>> BEGIN Data supplied

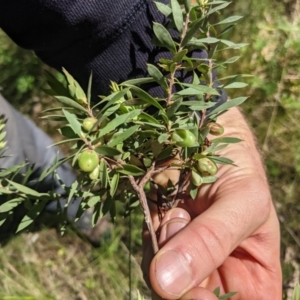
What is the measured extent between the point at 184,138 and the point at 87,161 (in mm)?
137

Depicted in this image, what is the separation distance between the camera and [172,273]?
0.87 meters

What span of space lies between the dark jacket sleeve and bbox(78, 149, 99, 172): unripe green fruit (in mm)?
417

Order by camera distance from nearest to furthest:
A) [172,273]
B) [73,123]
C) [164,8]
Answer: [73,123], [164,8], [172,273]

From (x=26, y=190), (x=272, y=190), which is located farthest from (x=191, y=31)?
(x=272, y=190)

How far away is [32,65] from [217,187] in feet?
4.90

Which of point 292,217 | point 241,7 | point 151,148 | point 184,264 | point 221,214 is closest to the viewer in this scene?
point 151,148

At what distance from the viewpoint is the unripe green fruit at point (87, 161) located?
1.75ft

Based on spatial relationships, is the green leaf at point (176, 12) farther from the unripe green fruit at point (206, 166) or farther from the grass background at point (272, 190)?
the grass background at point (272, 190)

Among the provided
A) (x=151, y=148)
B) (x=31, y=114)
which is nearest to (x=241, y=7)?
(x=31, y=114)

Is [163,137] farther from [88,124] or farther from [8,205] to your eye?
[8,205]

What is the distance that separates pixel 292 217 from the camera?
6.77ft

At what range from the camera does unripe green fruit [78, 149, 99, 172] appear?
0.53 metres

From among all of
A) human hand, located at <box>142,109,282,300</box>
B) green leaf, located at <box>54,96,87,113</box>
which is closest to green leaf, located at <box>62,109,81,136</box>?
green leaf, located at <box>54,96,87,113</box>

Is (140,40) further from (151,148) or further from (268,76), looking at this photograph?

>> END Data supplied

To be done:
Each entry must be retyped word for word, with every image omitted.

Written answer:
What is the measured extent between the point at 184,138 and the point at 87,161 (in mm)?
137

Depicted in this image, what is the separation distance between the camera and [172,273]?
0.87 meters

What span of space lies between the dark jacket sleeve and bbox(78, 149, 99, 172): unripe green fruit (in mm)?
417

Order by camera distance from nearest to furthest:
A) [172,273]
B) [73,123]
C) [164,8]
Answer: [73,123], [164,8], [172,273]

From (x=26, y=190), (x=272, y=190), which is located farthest from (x=191, y=31)?
(x=272, y=190)

How far away is [32,65] from [217,187] in feet?
4.90

Which of point 292,217 | point 241,7 | point 151,148 | point 184,264 | point 221,214 is closest to the viewer in this scene?
point 151,148

At what distance from the viewpoint is the unripe green fruit at point (87, 161) located?
1.75ft

Based on spatial relationships, is the green leaf at point (176, 12) farther from the unripe green fruit at point (206, 166) or farther from the grass background at point (272, 190)?
the grass background at point (272, 190)

Among the provided
A) (x=151, y=148)
B) (x=31, y=114)
which is nearest to (x=241, y=7)?
(x=31, y=114)

Is [163,137] farther from [88,124] or farther from [8,205] to your eye?
[8,205]

What is the distance that separates pixel 292 217 from the camera?
6.77ft

At what range from the camera does unripe green fruit [78, 149, 99, 172] appear?
0.53 metres

From among all of
A) human hand, located at <box>142,109,282,300</box>
B) green leaf, located at <box>54,96,87,113</box>
which is closest to green leaf, located at <box>62,109,81,136</box>?
green leaf, located at <box>54,96,87,113</box>

Is (140,40) further from (151,148) or further from (268,76), looking at this photograph?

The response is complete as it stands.